The first Indiana Jones movie opens with our hero taking a gold statue from an ancient temple, only to have his prize stolen from him by a rival archeologist. Poor Indiana Jones, viewers think, he dodged tarantulas, poison darts, and outran a giant boulder, only to have this other guy take the statue away without doing any of the hard work. No one remembers that the statue actually belongs to the Peruvian tribespeople. In 2013, Californians are witnessing an exact allegory with the repeated raiding of the revenues from the carbon price under state law AB32 that should be theirs.
The San Francisco Bay Guardian recently reported that Gov. Jerry Brown plans to borrow $500 million from funds raised by the state's new cap-and-trade program and use the money for general fund purposes in his revised state budget proposal. Environmental justice groups have expressed outrage about the diversion of funds, which they want spent on emission reduction projects, many in disadvantaged communities.
However, this is just the latest in a series of raids on what should be the people's money.
The first raid was the allowance allocation decision during the AB32 rulemaking. The California Air Resources Board (ARB) held dozens of hearings and meetings on allowance allocation between 2006 and 2010, in which they were lobbied heavily by industry. The result was a decision to give 90 percent of the industrial sector allowances to polluting companies for free. Kiss goodbye to 90 percent of the revenue that could have been coming in during this first phase of the program. Instead, polluting companies will see windfall profits, as has been well-documented in the underperforming European emissions trading system. Even so, the permit giveaway did not dissuade the recipients of this largesse (represented by the California Chamber of Commerce) from filing lawsuits against ARB.
The second raid of funds is underway in the State's choice to invest revenues in projects rather than return them as a dividend to California households facing higher prices. The cap-and-trade program is an enclosure of the Commons -- the atmospheric carbon sink -- that is a shared public good. An equal per capita dividend from this income stream would institutionalize the idea that we all share ownership of the Commons together, and that wealth should be distributed to everyone. That idea was persuasive to the California Public Utility Commission, which will return utility sector proceeds to ratepayers, but it has not swayed the governor's office or the legislature, which are being bombarded by interest groups' ideas for how to spend the money.

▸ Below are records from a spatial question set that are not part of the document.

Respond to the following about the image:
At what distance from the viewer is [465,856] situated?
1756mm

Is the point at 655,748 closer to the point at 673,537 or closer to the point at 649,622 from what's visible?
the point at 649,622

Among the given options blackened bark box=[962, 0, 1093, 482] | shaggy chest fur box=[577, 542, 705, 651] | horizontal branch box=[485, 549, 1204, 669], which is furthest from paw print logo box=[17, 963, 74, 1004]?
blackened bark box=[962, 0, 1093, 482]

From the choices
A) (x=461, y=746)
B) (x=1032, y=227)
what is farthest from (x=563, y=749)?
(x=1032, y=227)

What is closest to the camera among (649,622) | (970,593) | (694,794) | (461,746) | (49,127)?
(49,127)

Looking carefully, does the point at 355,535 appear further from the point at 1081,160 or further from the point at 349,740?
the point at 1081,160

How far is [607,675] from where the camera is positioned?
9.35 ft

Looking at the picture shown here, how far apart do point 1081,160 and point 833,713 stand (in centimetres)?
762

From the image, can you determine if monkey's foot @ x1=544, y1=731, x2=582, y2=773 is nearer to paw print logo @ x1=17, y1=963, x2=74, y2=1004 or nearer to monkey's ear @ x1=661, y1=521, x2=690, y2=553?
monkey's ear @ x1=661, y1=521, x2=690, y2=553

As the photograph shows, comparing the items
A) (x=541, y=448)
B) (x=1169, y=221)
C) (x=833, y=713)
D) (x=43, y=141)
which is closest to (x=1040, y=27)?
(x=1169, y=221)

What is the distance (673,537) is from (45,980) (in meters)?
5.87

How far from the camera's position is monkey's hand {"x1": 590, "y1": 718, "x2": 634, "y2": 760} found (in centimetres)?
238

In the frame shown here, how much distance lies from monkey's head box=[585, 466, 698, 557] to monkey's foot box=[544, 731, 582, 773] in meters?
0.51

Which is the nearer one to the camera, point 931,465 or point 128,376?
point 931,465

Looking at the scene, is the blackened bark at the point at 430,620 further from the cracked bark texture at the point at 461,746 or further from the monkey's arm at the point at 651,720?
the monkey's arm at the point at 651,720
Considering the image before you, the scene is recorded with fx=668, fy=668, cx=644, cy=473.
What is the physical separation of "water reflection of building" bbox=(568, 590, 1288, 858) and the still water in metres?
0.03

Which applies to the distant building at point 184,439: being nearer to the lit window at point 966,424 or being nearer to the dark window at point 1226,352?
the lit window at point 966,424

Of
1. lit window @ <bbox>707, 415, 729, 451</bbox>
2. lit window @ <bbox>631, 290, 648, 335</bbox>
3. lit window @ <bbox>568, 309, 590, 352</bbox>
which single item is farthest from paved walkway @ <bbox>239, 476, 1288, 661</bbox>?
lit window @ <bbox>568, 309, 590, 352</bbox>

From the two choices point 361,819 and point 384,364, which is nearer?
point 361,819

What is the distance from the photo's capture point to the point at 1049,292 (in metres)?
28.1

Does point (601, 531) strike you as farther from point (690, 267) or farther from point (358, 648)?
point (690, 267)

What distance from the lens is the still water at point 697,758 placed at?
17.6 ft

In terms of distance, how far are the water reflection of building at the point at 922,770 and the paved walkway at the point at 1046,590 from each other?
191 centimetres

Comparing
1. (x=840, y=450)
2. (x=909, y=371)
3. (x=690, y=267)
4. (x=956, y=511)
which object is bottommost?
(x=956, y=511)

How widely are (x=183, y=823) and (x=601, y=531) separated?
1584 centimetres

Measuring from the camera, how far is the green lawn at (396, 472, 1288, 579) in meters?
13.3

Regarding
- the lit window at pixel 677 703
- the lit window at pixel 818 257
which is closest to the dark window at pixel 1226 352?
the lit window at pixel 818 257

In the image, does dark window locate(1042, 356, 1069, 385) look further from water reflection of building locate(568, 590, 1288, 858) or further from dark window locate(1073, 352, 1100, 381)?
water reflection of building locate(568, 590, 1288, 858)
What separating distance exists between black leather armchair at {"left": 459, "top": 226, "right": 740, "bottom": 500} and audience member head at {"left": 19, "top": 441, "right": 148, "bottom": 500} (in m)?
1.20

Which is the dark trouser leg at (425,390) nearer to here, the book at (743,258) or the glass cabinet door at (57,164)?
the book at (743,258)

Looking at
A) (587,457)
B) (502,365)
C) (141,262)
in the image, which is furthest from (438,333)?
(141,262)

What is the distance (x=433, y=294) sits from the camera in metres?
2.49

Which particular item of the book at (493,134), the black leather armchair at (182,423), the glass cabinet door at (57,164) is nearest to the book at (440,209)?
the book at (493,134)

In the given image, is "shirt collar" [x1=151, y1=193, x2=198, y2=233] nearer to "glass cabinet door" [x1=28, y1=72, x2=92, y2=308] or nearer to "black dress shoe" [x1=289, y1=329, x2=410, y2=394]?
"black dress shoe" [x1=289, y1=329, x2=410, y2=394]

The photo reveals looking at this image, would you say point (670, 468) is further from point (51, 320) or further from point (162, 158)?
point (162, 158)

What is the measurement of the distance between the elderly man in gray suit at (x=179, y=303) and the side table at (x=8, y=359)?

The governor's investment plan favors groups and agencies promoting sustainable land use and planning, something California clearly needs. But in a state where money is being continually invested in parking structures, new highway lanes, and widening roads, resulting in higher GHGs, is auction revenue the correct source of funds for SB375 activities? Why not divert the funds behind the "brown" transportation projects to SB375 instead, and/or set up a special SB375 fee on high-impact (sprawl) development? True, Prop 26 means such a fee would need a two-thirds majority in the State Legislature, but Democrats now have that majority. Other proposed spending projects can be funded in similar ways, preserving the auction revenues to be returned to the people as an economy-changing, behavior-changing dividend.
In this most recent raid of "borrowing" $500 million from the cap-and-trade program, the governor argues that state agencies need more time to determine how the funds will be used, new programs are not ready yet, and in the meantime, he is putting those funds to use elsewhere. It would not be so easy to shift this money around if it was going back to the people in regular dividend checks. But once the auction revenues are seen as fungible like General Fund dollars, then it becomes all too easy, as was predicted in a July 2009 public comment to ARB: "Competing claims are strong: National debt, education, and liability to elders and veterans. Once politicians see revenues being spent, it will be tempting to "borrow" from those funds."
This is what just happened. The comment continued:
If you spend a large proportion of the money (rather than return it), fossil interests will exploit distributive claims and prevailing distrust of government to destroy the policy within a matter of a few election cycles. The best defense for the policy is to engage those households directly (i.e. provide a dividend).
If such a political attack and populist backlash come next, be on the lookout for a future blog post sequel titled "California and the Temple of Doom."